(EXTRACTED TEXT begins)

December 30, 2011

Debunking Myths About Islam and the Muslim World (Part 2)

This is the second post in a series commenting about The Debunking Handbook from the perspective of debunking the myths about Islam and the Muslim world.

The Familiarity Backfire Effect

The driving force is the fact that familiarity increases the chances of accepting information as true. Immediately after reading the flyer, people remembered the details that debunked the myth and successfully identified the myths. As time passed, however, the memory of the details faded and all people remembered was the myth without the “tag” that identified it as false. This effect is particularly strong in older adults because their memories are more vulnerable to forgetting of details.

This section referred to a psychological experiment in which people were asked to read a flyer that debunked common myths about flu vaccines. What the experiment showed was that, instead of helping to debunk the myths, as was intended, the way in which the flyer was written actually helped to reinforce the myths that the author intended to debunk. How we discuss Islam and the Muslim world to non-Muslims becomes critical, and most, if not all of us, are probably guilty (including myself) in terms of answering non-Muslims the wrong way.

How does one avoid causing the Familiarity Backfire Effect? Ideally, avoid mentioning the myth altogether while correcting it. When seeking to counter misinformation, the best approach is to focus on the facts you wish to communicate.

In other words, instead of trying to debunk the myth by stating the myth prominently in our essays, the best thing to do is to avoid mentioning the myth altogether. We continue to debunk the myth using our facts, but we avoid mentioning the myth if at all possible.

Not mentioning the myth is sometimes not a practical option. In this case, the emphasis of the debunking should be on the facts. The often-seen technique of headlining your debunking with the myth in big, bold letters is the last thing you want to do. Instead, communicate your core fact in the headline. Your debunking should begin with emphasis on the facts, not the myth. Your goal is to increase people’s familiarity with the facts.

Thus, if you have to mention the myth at all, bury it deep within the essay so that the focus is on your facts. The following is an example the authors provided of an essay debunking a climate myth; notice where the myth is discussed in the essay:

Sun and climate are going in opposite directions

Over the last few decades of global warming, the sun has shown a slight cooling trend. Sun and climate are going in opposite directions. This has led a number of scientists to independently conclude that the sun cannot be the cause of recent global warming.

One of the most common and persistent climate myths is that the sun is the cause of global warming.

This myth cherry picks the data - showing past periods when sun and climate move together but ignoring the last few decades when the two diverge.

The myth is not discussed until the third sentence, after the core facts being presented are brought up in both the title and first paragraph.

(EXTRACTED TEXT ends)
(RECORD EXTRACTS begins)

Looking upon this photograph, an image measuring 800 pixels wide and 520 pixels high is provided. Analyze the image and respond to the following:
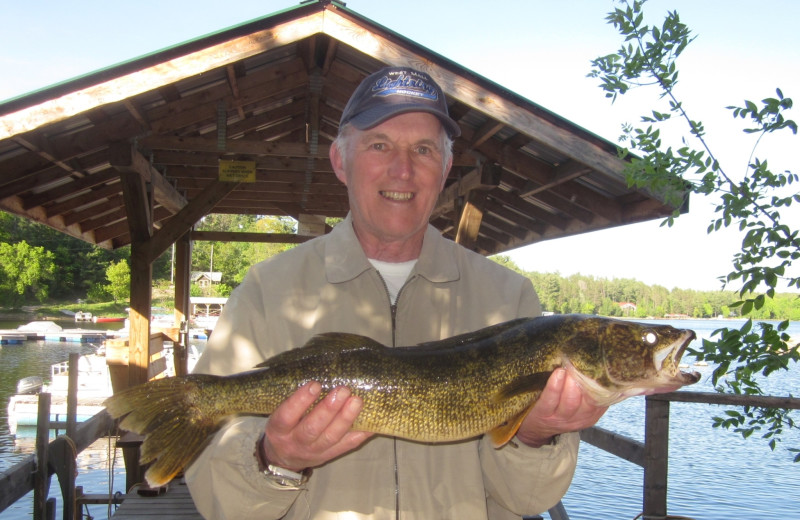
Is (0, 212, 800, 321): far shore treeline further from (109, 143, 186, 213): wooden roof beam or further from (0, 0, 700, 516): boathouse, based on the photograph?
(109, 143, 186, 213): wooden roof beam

(RECORD EXTRACTS ends)
(RECORD EXTRACTS begins)

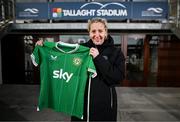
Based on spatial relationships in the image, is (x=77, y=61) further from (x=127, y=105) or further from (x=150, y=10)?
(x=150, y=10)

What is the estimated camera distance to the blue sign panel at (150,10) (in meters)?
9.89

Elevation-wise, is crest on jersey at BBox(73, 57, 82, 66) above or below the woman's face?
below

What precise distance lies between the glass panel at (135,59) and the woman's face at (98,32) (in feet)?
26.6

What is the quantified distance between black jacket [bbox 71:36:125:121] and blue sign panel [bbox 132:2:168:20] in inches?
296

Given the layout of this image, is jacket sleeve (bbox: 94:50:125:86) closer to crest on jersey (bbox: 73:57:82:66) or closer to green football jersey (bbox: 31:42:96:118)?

(RECORD EXTRACTS ends)

EXERCISE SET >>
a) In the post on debunking myths, what do you get if you repeat the passage that begins at the words "One of the most" and stops after "the two diverge.", but switch "persistent" to "stubborn"?
b) In the post on debunking myths, condense the paragraph beginning "Not mentioning the myth is sometimes" into a shorter version that keeps its main points.
c) Answer these questions from the post on debunking myths:
(i) What subject did the flyer in the psychological experiment debunk myths about?
(ii) Why is the effect particularly strong in older adults?
(iii) In the climate example, in which sentence is the myth first discussed?

SOLUTION SET >>
a)
One of the most common and stubborn climate myths is that the sun is the cause of global warming.

This myth cherry picks the data - showing past periods when sun and climate move together but ignoring the last few decades when the two diverge.

b) When the myth can't practically be left out, keep the emphasis on the facts. Don't headline the debunking with the myth in big, bold letters; put your core fact in the headline instead. Open with the facts, not the myth, so that people become more familiar with the facts.

c)
(i) Flu vaccines.
(ii) Their memories are more vulnerable to forgetting of details.
(iii) The third sentence.